● **Assignment**:
Filter the data below, keeping only lines that contain "effects".

● **Provided information**:
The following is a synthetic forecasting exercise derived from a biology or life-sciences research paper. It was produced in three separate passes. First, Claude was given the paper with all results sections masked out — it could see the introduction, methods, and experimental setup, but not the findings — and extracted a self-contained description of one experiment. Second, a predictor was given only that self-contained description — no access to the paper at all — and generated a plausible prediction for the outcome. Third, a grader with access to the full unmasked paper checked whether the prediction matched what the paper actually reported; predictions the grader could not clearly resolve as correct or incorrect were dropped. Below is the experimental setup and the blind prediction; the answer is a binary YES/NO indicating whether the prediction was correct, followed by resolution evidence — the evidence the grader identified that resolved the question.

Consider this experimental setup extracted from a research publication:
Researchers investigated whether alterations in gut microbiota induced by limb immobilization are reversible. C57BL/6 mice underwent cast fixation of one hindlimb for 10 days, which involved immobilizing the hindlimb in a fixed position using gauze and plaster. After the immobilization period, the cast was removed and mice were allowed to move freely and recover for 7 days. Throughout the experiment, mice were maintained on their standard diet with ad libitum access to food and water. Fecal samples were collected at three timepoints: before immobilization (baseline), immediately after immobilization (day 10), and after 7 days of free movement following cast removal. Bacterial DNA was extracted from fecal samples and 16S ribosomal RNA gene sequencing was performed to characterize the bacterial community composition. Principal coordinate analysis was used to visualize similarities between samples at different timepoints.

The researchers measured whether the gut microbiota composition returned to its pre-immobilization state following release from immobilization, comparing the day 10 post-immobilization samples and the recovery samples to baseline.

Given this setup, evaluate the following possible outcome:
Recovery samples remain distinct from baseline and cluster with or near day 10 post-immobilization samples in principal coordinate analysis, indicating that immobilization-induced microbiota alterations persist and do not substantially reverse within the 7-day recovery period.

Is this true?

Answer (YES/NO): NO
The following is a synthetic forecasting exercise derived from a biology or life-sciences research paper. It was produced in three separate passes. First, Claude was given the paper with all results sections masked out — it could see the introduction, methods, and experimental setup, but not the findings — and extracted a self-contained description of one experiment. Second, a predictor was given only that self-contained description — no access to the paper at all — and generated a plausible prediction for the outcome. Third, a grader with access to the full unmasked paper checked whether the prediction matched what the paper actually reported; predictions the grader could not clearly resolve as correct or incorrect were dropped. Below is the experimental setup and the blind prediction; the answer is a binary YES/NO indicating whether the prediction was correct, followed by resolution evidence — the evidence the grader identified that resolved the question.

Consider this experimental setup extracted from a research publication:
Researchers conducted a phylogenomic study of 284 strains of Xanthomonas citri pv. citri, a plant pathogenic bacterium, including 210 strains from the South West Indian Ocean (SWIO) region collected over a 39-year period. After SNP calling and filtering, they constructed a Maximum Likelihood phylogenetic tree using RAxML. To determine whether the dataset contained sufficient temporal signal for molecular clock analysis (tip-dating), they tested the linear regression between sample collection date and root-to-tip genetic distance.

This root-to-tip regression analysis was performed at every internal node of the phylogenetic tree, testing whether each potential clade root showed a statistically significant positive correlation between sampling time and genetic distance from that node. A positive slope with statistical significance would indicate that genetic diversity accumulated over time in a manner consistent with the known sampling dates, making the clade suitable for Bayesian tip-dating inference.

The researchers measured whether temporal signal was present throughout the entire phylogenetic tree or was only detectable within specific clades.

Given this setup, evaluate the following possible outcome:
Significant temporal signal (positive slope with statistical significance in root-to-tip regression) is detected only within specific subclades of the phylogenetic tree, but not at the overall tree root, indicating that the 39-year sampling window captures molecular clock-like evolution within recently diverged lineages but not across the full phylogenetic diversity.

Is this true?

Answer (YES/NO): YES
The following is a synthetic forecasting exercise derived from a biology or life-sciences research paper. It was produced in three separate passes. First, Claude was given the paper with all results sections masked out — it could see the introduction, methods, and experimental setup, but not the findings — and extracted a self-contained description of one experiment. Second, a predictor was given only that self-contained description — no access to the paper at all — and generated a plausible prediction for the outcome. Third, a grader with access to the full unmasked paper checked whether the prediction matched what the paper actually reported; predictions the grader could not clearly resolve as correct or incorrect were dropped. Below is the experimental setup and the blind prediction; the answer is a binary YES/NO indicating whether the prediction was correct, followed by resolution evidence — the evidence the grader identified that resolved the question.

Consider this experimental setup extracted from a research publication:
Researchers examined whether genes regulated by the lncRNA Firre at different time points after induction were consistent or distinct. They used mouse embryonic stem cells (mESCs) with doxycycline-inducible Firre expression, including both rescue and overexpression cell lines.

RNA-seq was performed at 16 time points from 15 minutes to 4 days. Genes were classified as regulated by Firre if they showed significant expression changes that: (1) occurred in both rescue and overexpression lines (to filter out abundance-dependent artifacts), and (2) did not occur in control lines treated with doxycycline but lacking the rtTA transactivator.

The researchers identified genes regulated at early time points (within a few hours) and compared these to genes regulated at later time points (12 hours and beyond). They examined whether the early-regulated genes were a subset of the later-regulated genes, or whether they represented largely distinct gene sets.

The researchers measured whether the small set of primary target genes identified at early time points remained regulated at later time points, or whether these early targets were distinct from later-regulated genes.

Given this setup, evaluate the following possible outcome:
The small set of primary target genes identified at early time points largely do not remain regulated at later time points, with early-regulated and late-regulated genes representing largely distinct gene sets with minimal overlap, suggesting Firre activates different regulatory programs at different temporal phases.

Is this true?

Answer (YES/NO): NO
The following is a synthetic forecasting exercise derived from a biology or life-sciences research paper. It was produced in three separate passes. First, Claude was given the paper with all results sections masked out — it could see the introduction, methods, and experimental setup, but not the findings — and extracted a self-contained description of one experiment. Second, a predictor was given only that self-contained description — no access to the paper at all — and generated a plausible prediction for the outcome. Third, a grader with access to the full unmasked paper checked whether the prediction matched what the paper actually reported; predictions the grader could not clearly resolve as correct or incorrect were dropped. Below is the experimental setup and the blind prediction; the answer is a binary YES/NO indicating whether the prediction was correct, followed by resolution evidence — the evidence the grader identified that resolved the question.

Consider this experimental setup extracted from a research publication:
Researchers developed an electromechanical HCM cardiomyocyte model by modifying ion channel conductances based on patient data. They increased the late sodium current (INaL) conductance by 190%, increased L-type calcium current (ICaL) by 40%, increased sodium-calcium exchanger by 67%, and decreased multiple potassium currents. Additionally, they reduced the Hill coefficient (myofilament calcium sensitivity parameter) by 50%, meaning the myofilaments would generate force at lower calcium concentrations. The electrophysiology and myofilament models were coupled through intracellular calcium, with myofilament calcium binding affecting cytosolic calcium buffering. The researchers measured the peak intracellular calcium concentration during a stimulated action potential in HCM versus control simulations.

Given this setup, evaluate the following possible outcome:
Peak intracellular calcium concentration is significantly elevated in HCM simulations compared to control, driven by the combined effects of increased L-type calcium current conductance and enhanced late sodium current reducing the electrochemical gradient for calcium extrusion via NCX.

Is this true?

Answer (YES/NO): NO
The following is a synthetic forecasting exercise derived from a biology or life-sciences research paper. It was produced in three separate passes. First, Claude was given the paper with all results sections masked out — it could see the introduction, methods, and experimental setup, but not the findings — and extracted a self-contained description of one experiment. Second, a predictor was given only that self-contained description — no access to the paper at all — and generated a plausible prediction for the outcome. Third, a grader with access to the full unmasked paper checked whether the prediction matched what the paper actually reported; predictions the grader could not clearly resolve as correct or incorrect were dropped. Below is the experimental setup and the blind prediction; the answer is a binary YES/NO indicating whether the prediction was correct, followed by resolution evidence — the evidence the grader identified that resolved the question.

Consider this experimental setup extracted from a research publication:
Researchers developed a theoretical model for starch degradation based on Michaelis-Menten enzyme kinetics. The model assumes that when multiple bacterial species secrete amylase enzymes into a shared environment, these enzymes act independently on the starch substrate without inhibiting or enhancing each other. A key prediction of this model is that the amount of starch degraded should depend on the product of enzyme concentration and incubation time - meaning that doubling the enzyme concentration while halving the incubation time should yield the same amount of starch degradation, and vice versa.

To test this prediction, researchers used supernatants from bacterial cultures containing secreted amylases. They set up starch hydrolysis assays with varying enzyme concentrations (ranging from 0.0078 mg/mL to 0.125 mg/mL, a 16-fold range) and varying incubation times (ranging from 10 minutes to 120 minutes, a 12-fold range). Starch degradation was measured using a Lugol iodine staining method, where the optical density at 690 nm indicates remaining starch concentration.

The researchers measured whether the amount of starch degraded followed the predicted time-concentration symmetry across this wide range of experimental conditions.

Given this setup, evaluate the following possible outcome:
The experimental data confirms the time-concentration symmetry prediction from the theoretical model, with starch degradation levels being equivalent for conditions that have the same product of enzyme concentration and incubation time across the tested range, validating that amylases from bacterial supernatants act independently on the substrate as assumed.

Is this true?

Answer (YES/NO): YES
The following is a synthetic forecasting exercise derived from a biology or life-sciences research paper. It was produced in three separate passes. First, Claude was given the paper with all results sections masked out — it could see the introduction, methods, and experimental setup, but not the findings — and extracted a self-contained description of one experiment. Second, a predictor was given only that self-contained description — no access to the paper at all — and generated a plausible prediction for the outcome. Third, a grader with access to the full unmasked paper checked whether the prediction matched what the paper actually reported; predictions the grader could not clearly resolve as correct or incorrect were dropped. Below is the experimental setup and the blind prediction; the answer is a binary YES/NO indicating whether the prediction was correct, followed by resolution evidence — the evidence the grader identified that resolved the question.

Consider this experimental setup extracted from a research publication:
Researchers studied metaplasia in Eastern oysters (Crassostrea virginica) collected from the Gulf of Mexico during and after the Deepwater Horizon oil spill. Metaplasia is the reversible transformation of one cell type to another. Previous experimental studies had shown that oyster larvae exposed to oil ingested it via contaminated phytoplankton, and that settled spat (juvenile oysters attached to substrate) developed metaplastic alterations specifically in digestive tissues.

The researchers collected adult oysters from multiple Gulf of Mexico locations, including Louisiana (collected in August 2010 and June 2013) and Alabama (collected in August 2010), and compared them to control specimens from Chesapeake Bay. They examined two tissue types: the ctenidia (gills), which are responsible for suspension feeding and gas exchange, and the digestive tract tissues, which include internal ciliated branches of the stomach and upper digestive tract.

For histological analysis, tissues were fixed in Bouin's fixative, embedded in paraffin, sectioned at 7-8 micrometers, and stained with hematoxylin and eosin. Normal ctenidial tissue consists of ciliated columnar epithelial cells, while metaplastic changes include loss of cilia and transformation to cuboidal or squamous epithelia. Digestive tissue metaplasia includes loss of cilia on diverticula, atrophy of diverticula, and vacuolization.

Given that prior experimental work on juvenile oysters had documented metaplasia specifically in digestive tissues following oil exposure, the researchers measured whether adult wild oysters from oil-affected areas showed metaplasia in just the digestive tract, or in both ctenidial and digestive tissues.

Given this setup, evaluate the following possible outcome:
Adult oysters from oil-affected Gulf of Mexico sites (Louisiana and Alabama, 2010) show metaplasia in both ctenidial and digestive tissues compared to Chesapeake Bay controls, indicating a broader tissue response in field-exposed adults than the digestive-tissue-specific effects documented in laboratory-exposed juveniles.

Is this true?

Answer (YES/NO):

● **Written reply**:
Peak intracellular calcium concentration is significantly elevated in HCM simulations compared to control, driven by the combined effects of increased L-type calcium current conductance and enhanced late sodium current reducing the electrochemical gradient for calcium extrusion via NCX.
Adult oysters from oil-affected Gulf of Mexico sites (Louisiana and Alabama, 2010) show metaplasia in both ctenidial and digestive tissues compared to Chesapeake Bay controls, indicating a broader tissue response in field-exposed adults than the digestive-tissue-specific effects documented in laboratory-exposed juveniles.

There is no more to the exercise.